▸ **Given passage**:
++++++++++
There are many possible lines that visually fit the data well. One possible solution:

# adjust a and b until the line reflects the trend well
hand.fit(x = log.body, y = log.brain, a = 1.9, b = 0.85)

This line says that each 1-unit increment in the log of a mammal’s body weight is associated with a 0.85-unit increase in log brain weight. (There is a better interpretation, but it’s a bit more mathematically complicated.)

Now we’ll develop some ideas that will help to assess how good these lines are as representations of the \(x-y\) relationship.

Residuals

A residual is something left over; in this context, the difference between the line and a data point. There is one residual for every data point. If we denote the value of the response variable on the line as:

\[ \hat{y}_i = a + bx \]

Then the residual for the \(i\)th observation is:

\[ e_i = y_i - \hat{y}_i \]

Residuals help to capture the fit of the model, because taken together, they convey how close the line is to each data point.

Visualizing residuals

Adding the argument res = T to the hand.fit(...) function will show the residuals visually as vertical red line segments.
++++++++++
▸ **Source material**:

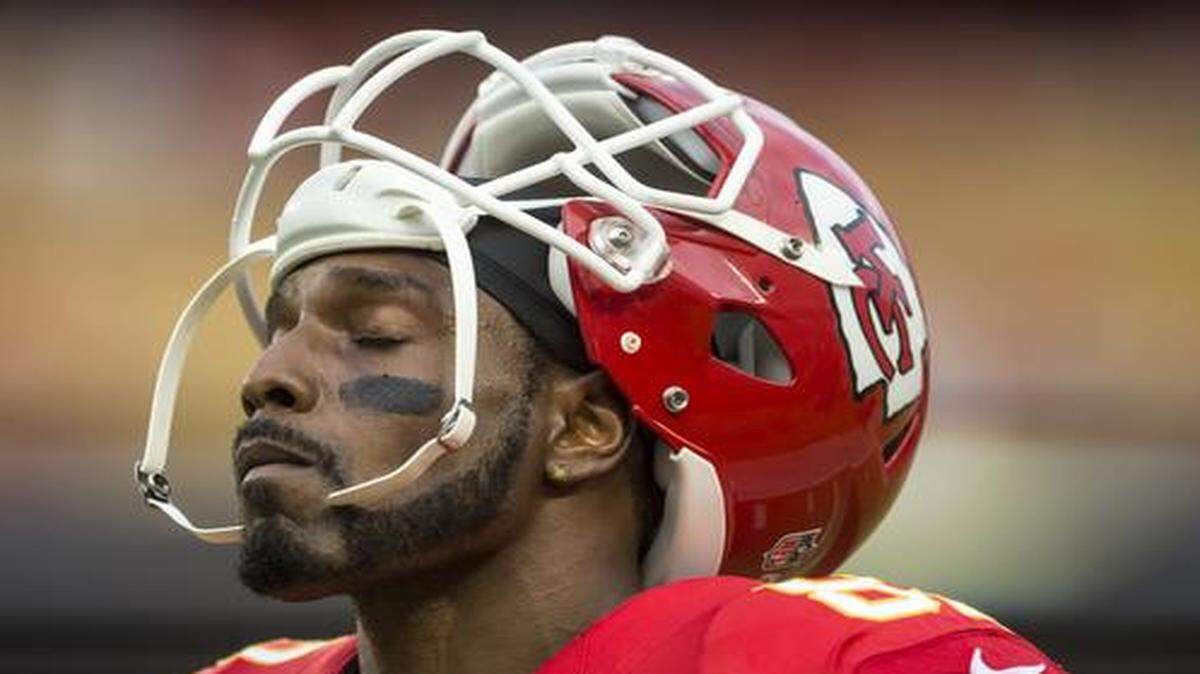 
Kansas City Chiefs wide receiver Dwayne Bowe.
++++++++++
▸ **Exercise requirements**:
1) Duplicate the part of the residuals tutorial starting with "There are many" and going on through "the \(x-y\) relationship.".
2) Render this sentence from the residuals tutorial in Spanish: "There is one residual for every data point."
3) Carry the residuals tutorial further from the point where it stops.
The listing has no role in any of this.

▸ **Answers in order**:
1)
There are many possible lines that visually fit the data well. One possible solution:

# adjust a and b until the line reflects the trend well
hand.fit(x = log.body, y = log.brain, a = 1.9, b = 0.85)

This line says that each 1-unit increment in the log of a mammal’s body weight is associated with a 0.85-unit increase in log brain weight. (There is a better interpretation, but it’s a bit more mathematically complicated.)

Now we’ll develop some ideas that will help to assess how good these lines are as representations of the \(x-y\) relationship.

2) Hay un residuo por cada punto de datos.

3)
# add residuals to the plot
hand.fit(x = age, y = rfft, a = 145, b = -1.3, res = T)

Data points below the line have negative residuals, and data points above the line have positive residuals.

Your turn 4

Plot the residuals for the line you identified in the last exercise.

Solution

For the values I identified, the residuals look like this:

# add residuals to your line from before
hand.fit(x = log.body, y = log.brain, a = 1.9, b = 0.85, res = T)

Take a moment to consider what the residuals in your plot and the example above convey about line fit:

What would the residuals look like if fit is good?
What would they look like if fit is good?

Bias

In this context, bias refers to how often the line overestimates and underestimates data values:

if the line tends to overestimate and underestimate equally often, it is unbiased
if the line tends to overestimate more often or underestimate more often, then it is biased

The average residual captures whether the line is biased:

positive average residual \(\longrightarrow\) underestimates more often \(\longrightarrow\) negative bias
negative average residual \(\longrightarrow\) overestimates more often \(\longrightarrow\) positive bias
average residual near zero \(\longrightarrow\) unbiased

So, define as a measure of bias the negative average residual: \[ \text{bias} = -\frac{1}{n}\sum_{i = 1}^n e_i \]

In the example above, the bias of 4.5 means that on average, the line overestimates RFFT score by 4.5 points. If we increase the intercept, we will overestimate even more often, and thus increase the bias:

# obvious positive bias
hand.fit(x = age, y = rfft, a = 165, b = -1.3, res = T)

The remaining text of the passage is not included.